If the patient still presents with hypotonia after a 4-week period, the presentation is sometimes termed ‘prolonged muscular flaccidity’ (Kwakkel et al. 2003). In CVA, the prognosis for the final outcome is poor if this state remains beyond 3 months (Formisano et al. 2005). The definitive cause of prolonged muscular flaccidity is unclear in the current literature. It has been hypothesized to result from a reduction in the levels of arousal and central drive leading to insufficient excitation at the alpha motor neuron. However, the cortical loops associated with the basal ganglia and cerebellum are also found to be severely affected in patients with prolonged muscular flaccidity (Pantano et al. 1995).
Hypertonia
Rigidity defined
Traditionally, rigidity is defined as an increased resistance to passive movement which is constant throughout the range of movement. The resistance occurs throughout the full range of a passive movement and will be present in all muscles (including the face). The resistance is described as ‘lead-pipe’ (constant through range) or ‘cogwheel’ (resistance followed by a period of ‘give’) (Fung and Thompson 2002; Xia and Rymer 2004). As a result of rigidity affecting all muscle groups, patients often present with a lack of rotation, especially in the trunk (Wright et al. 2007). Recent studies have shown that rigidity is also velocity dependent (Mak et al. 2007; Xia et al. 2009). Voluntary movement is difficult both to initiate and arrest. Tendon reflexes are usually normal.

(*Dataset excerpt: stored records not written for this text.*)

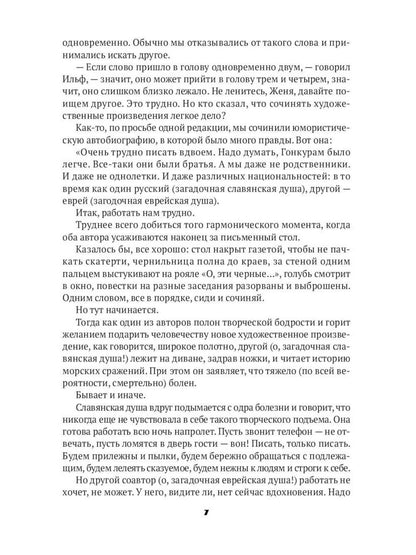 Собрание Ильфа и Петрова (комплект из 3-х книг)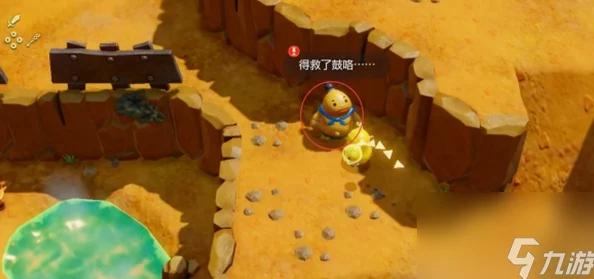 塞尔达传说:智慧再燃,鼓隆竞速全赛道技巧与策略指南 塞尔达传说:智慧再燃,鼓隆竞速全赛道技巧与策略指南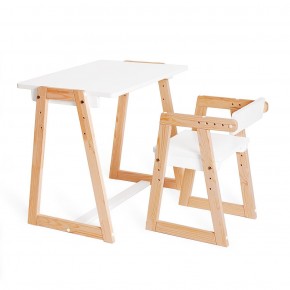 Комплект детской мебели стол и  два стула Я САМ "Лофт-Дуо" (Белый) в Тюмени - tumen.ok-mebel.com | фото 6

Pathophysiology of rigidity
Neural factors
The neural factors are a result of damage to the basal ganglia (S2.11) and particularly, the dopamine-producing cells of the substantia nigra (SN). The dopaminergic neurons of the SN project to the striatum and normally modulate the activity of both the direct and indirect pathways within the basal ganglia (S2.11), having the opposite effect on each. The direct pathway facilitates the initiation and selection of the correct voluntary movement programmes to achieve a task, while the indirect pathway helps to prevent any unwanted movement programmes. In PD, the loss of dopaminergic cells in the SN means that the ability to modulate motor programme selection is lost and there is inappropriate competition between the correct and incorrect movement programmes being sent to the cortex. At a muscular level, this presents as inappropriate co-contraction (Xia and Rymer 2004; Xia et al. 2009) attributed to inadequate reciprocal inhibition (Meunier et al. 2000). Consequently, a hypokinetic movement disorder presents, or in simple terms a lack of movement.